Cybernetic Capitalism, the Nature/Culture Binary, an Ethics of Difference

This was the title of a talk I gave at the Third Annual World Ecology Research Network Symposium. It was an honor to present some new thinking at this symposium, directed by Jason W. Moore. I am so excited to put my work and the work of many other multi-species artists in dialog with Revolutionary Ecologies. Specifically, I spoke about the Guerrilla Grafters, permaculture, the work of Elaine Gan, Jordan Yerman, and Ellie Iron’s & Christopher Kennedy’s Weedy Resistance. Abstract below. I am prompted to think more deeply and broadly about the role of the arts in Revolutionary Ecologies. I am particularly inspired by Randall Szott’s thinking about how social practice might overlap, become, or demand soil practice as a way towards resiliency, or flourishing here….

The image is of my notes from Moore’s plenary, essential thinking and essential history for understanding how life beyond-the-human is caught up in capitalism, and how we might conspire to undo it.
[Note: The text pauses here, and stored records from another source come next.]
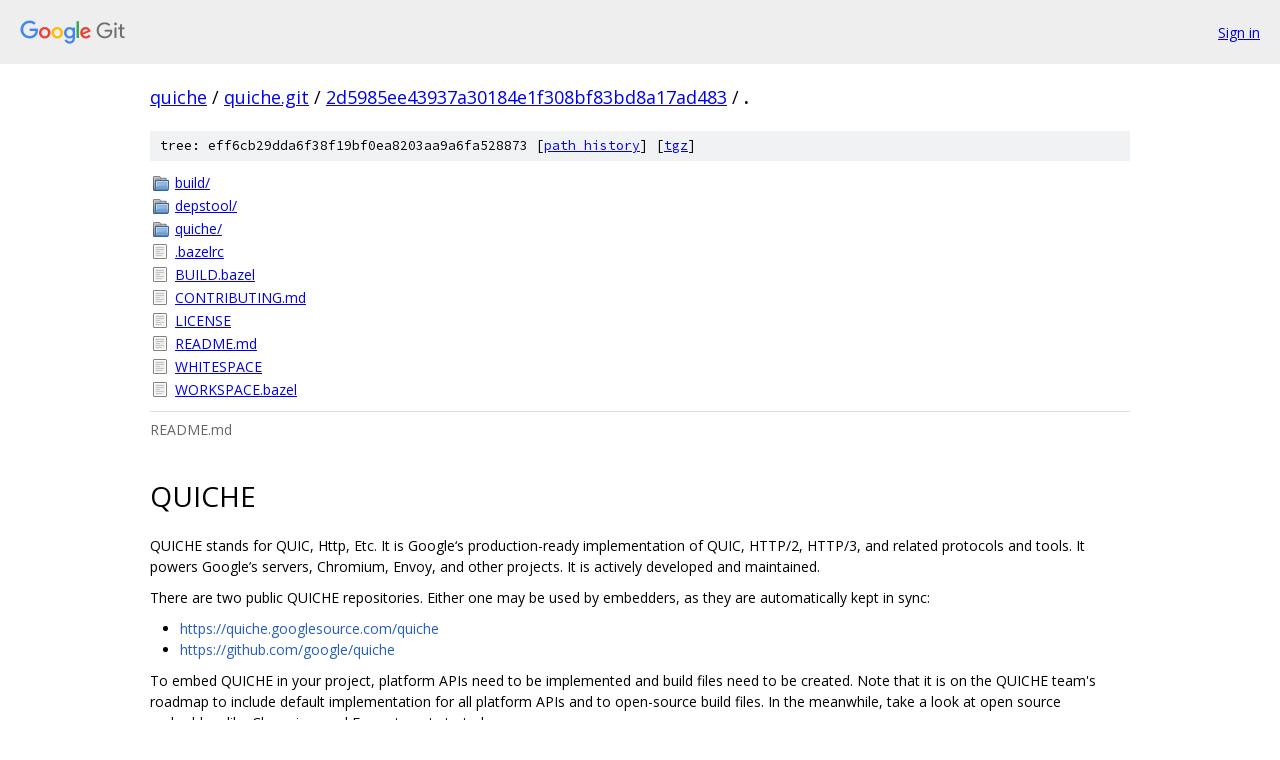

--- FILE ---
content_type: text/html; charset=utf-8
request_url: https://quiche.googlesource.com/quiche.git/+/2d5985ee43937a30184e1f308bf83bd8a17ad483/
body_size: 1514
content:
<!DOCTYPE html><html lang="en"><head><meta charset="utf-8"><meta name="viewport" content="width=device-width, initial-scale=1"><title>/ - quiche.git - Git at Google</title><link rel="stylesheet" type="text/css" href="/+static/base.css"><link rel="stylesheet" type="text/css" href="/+static/doc.css"><link rel="stylesheet" type="text/css" href="/+static/prettify/prettify.css"><!-- default customHeadTagPart --></head><body class="Site"><header class="Site-header"><div class="Header"><a class="Header-image" href="/"><img src="//www.gstatic.com/images/branding/lockups/2x/lockup_git_color_108x24dp.png" width="108" height="24" alt="Google Git"></a><div class="Header-menu"> <a class="Header-menuItem" href="https://accounts.google.com/AccountChooser?faa=1&amp;continue=https://quiche.googlesource.com/login/quiche.git/%2B/2d5985ee43937a30184e1f308bf83bd8a17ad483/">Sign in</a> </div></div></header><div class="Site-content"><div class="Container "><div class="Breadcrumbs"><a class="Breadcrumbs-crumb" href="/?format=HTML">quiche</a> / <a class="Breadcrumbs-crumb" href="/quiche.git/">quiche.git</a> / <a class="Breadcrumbs-crumb" href="/quiche.git/+/2d5985ee43937a30184e1f308bf83bd8a17ad483">2d5985ee43937a30184e1f308bf83bd8a17ad483</a> / <span class="Breadcrumbs-crumb">.</span></div><div class="TreeDetail"><div class="u-sha1 u-monospace TreeDetail-sha1">tree: eff6cb29dda6f38f19bf0ea8203aa9a6fa528873 [<a href="/quiche.git/+log/2d5985ee43937a30184e1f308bf83bd8a17ad483/">path history</a>] <span>[<a href="/quiche.git/+archive/2d5985ee43937a30184e1f308bf83bd8a17ad483.tar.gz">tgz</a>]</span></div><ol class="FileList"><li class="FileList-item FileList-item--gitTree" title="Tree - build/"><a class="FileList-itemLink" href="/quiche.git/+/2d5985ee43937a30184e1f308bf83bd8a17ad483/build/">build/</a></li><li class="FileList-item FileList-item--gitTree" title="Tree - depstool/"><a class="FileList-itemLink" href="/quiche.git/+/2d5985ee43937a30184e1f308bf83bd8a17ad483/depstool/">depstool/</a></li><li class="FileList-item FileList-item--gitTree" title="Tree - quiche/"><a class="FileList-itemLink" href="/quiche.git/+/2d5985ee43937a30184e1f308bf83bd8a17ad483/quiche/">quiche/</a></li><li class="FileList-item FileList-item--regularFile" title="Regular file - .bazelrc"><a class="FileList-itemLink" href="/quiche.git/+/2d5985ee43937a30184e1f308bf83bd8a17ad483/.bazelrc">.bazelrc</a></li><li class="FileList-item FileList-item--regularFile" title="Regular file - BUILD.bazel"><a class="FileList-itemLink" href="/quiche.git/+/2d5985ee43937a30184e1f308bf83bd8a17ad483/BUILD.bazel">BUILD.bazel</a></li><li class="FileList-item FileList-item--regularFile" title="Regular file - CONTRIBUTING.md"><a class="FileList-itemLink" href="/quiche.git/+/2d5985ee43937a30184e1f308bf83bd8a17ad483/CONTRIBUTING.md">CONTRIBUTING.md</a></li><li class="FileList-item FileList-item--regularFile" title="Regular file - LICENSE"><a class="FileList-itemLink" href="/quiche.git/+/2d5985ee43937a30184e1f308bf83bd8a17ad483/LICENSE">LICENSE</a></li><li class="FileList-item FileList-item--regularFile" title="Regular file - README.md"><a class="FileList-itemLink" href="/quiche.git/+/2d5985ee43937a30184e1f308bf83bd8a17ad483/README.md">README.md</a></li><li class="FileList-item FileList-item--regularFile" title="Regular file - WHITESPACE"><a class="FileList-itemLink" href="/quiche.git/+/2d5985ee43937a30184e1f308bf83bd8a17ad483/WHITESPACE">WHITESPACE</a></li><li class="FileList-item FileList-item--regularFile" title="Regular file - WORKSPACE.bazel"><a class="FileList-itemLink" href="/quiche.git/+/2d5985ee43937a30184e1f308bf83bd8a17ad483/WORKSPACE.bazel">WORKSPACE.bazel</a></li></ol><div class="InlineReadme"><div class="InlineReadme-path">README.md</div><div class="doc"><h1><a class="h" name="QUICHE" href="#QUICHE"><span></span></a><a class="h" name="quiche" href="#quiche"><span></span></a>QUICHE</h1><p>QUICHE stands for QUIC, Http, Etc. It is Google&lsquo;s production-ready implementation of QUIC, HTTP/2, HTTP/3, and related protocols and tools. It powers Google&rsquo;s servers, Chromium, Envoy, and other projects. It is actively developed and maintained.</p><p>There are two public QUICHE repositories. Either one may be used by embedders, as they are automatically kept in sync:</p><ul><li><a href="https://quiche.googlesource.com/quiche">https://quiche.googlesource.com/quiche</a></li><li><a href="https://github.com/google/quiche">https://github.com/google/quiche</a></li></ul><p>To embed QUICHE in your project, platform APIs need to be implemented and build files need to be created. Note that it is on the QUICHE team&#39;s roadmap to include default implementation for all platform APIs and to open-source build files. In the meanwhile, take a look at open source embedders like Chromium and Envoy to get started:</p><ul><li><a href="https://source.chromium.org/chromium/chromium/src/+/main:net/third_party/quiche/overrides/quiche_platform_impl/">Platform implementations in Chromium</a></li><li><a href="https://source.chromium.org/chromium/chromium/src/+/main:net/third_party/quiche/BUILD.gn">Build file in Chromium</a></li><li><a href="https://github.com/envoyproxy/envoy/tree/master/source/common/quic/platform">Platform implementations in Envoy</a></li><li><a href="https://github.com/envoyproxy/envoy/blob/main/bazel/external/quiche.BUILD">Build file in Envoy</a></li></ul><p>To contribute to QUICHE, follow instructions at <a href="CONTRIBUTING.md">CONTRIBUTING.md</a>.</p><p>QUICHE is only supported on little-endian platforms.</p></div></div></div></div> <!-- Container --></div> <!-- Site-content --><footer class="Site-footer"><div class="Footer"><span class="Footer-poweredBy">Powered by <a href="https://gerrit.googlesource.com/gitiles/">Gitiles</a>| <a href="https://policies.google.com/privacy">Privacy</a>| <a href="https://policies.google.com/terms">Terms</a></span><span class="Footer-formats"><a class="u-monospace Footer-formatsItem" href="?format=TEXT">txt</a> <a class="u-monospace Footer-formatsItem" href="?format=JSON">json</a></span></div></footer></body></html>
Cybernetic capitalism, the nature/culture binary, and an ethics of difference

The principles of cybernetics, the “entire field of communication and control” as Norbert Weiner declared it, may have taken root in the entirety of our networked society. The French anarchist group Tiqqun argues that capitalism began to employ the ‘cybernetic hypothesis’ in the 1970s as a way to both sustain itself and expand its violent ethos that includes the dissolution of difference. But whole systems design strategies, emerging from the second wave of cybernetics, complicate the ease with with which cybernetic capitalism totalizes and thus disregards real life. By collapsing the dualism between nature and culture, and by routing outputs back into inputs (feedback loops), multispecies coalitions including artists, gardeners, activists and neighbors generate sites of abundance that undo regimes of scarcity and property. These ideas will be developed through a series of contemporary art and activist projects that employ the above relational and cultivation strategies, concluding with deeper questions around totalizing views of control, conceptions of wilderness, and the implications of seeing waste as nutrient.